● EXERCISE GOAL
Return the records that follow, matching each one exactly.

[Records from a spatial question set]
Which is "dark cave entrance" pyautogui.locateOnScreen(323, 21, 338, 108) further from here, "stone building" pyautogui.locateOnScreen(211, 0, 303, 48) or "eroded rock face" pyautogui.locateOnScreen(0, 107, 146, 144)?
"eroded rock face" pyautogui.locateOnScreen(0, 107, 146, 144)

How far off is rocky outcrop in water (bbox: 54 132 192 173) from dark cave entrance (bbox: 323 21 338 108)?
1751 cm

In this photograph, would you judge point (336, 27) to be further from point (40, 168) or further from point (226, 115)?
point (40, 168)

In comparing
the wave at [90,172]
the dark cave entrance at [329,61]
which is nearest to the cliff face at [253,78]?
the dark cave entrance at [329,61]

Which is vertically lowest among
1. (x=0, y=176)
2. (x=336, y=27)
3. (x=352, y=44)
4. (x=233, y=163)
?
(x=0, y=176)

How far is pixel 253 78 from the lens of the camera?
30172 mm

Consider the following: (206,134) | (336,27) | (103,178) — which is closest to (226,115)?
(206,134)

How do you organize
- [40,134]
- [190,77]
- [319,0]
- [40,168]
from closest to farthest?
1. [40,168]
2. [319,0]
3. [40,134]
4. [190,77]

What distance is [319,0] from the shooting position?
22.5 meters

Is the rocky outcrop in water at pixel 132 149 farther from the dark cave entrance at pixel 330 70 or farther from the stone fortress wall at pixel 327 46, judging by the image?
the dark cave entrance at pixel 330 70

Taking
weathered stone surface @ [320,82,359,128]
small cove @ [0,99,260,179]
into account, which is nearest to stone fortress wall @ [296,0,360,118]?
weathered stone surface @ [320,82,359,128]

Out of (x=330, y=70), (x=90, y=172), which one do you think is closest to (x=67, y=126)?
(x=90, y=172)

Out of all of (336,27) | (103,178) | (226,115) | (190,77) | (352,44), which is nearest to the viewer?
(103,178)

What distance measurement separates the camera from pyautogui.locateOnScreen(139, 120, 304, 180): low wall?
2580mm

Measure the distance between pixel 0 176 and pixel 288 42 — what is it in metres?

● THE RESULT
Which is "dark cave entrance" pyautogui.locateOnScreen(323, 21, 338, 108) further from here, "stone building" pyautogui.locateOnScreen(211, 0, 303, 48) or "eroded rock face" pyautogui.locateOnScreen(0, 107, 146, 144)?
"eroded rock face" pyautogui.locateOnScreen(0, 107, 146, 144)

How far off is rocky outcrop in water (bbox: 54 132 192 173) from dark cave entrance (bbox: 323 21 338 108)?
1751 cm

In this photograph, would you judge point (336, 27) to be further from point (40, 168) or further from point (226, 115)?
point (40, 168)

In comparing
the wave at [90,172]
the dark cave entrance at [329,61]
which is nearest to the cliff face at [253,78]?
the dark cave entrance at [329,61]

Which is vertically lowest among
1. (x=0, y=176)
2. (x=336, y=27)
3. (x=352, y=44)
4. (x=233, y=163)
?
(x=0, y=176)

How far is pixel 253 78 from the lens of the camera?
30172 mm

Consider the following: (206,134) | (336,27) | (103,178) — which is closest to (226,115)?
(206,134)

How do you organize
- [40,134]
- [190,77]
- [319,0]
- [40,168]
from closest to farthest?
1. [40,168]
2. [319,0]
3. [40,134]
4. [190,77]

What distance is [319,0] from the shooting position?
22.5 meters

Is the rocky outcrop in water at pixel 132 149 farther from the dark cave entrance at pixel 330 70 or farther from the stone fortress wall at pixel 327 46, judging by the image?
the dark cave entrance at pixel 330 70

Taking
weathered stone surface @ [320,82,359,128]
small cove @ [0,99,260,179]
into account, which is nearest to stone fortress wall @ [296,0,360,118]?
weathered stone surface @ [320,82,359,128]

Out of (x=330, y=70), (x=90, y=172), which one do you think is closest to (x=67, y=126)?
(x=90, y=172)

Out of all of (336,27) | (103,178) | (226,115) | (190,77) | (352,44), which is nearest to the viewer?
(103,178)

What distance measurement separates the camera from pyautogui.locateOnScreen(139, 120, 304, 180): low wall?
2580mm

Measure the distance between pixel 0 176 and pixel 288 42 — what is it in metres?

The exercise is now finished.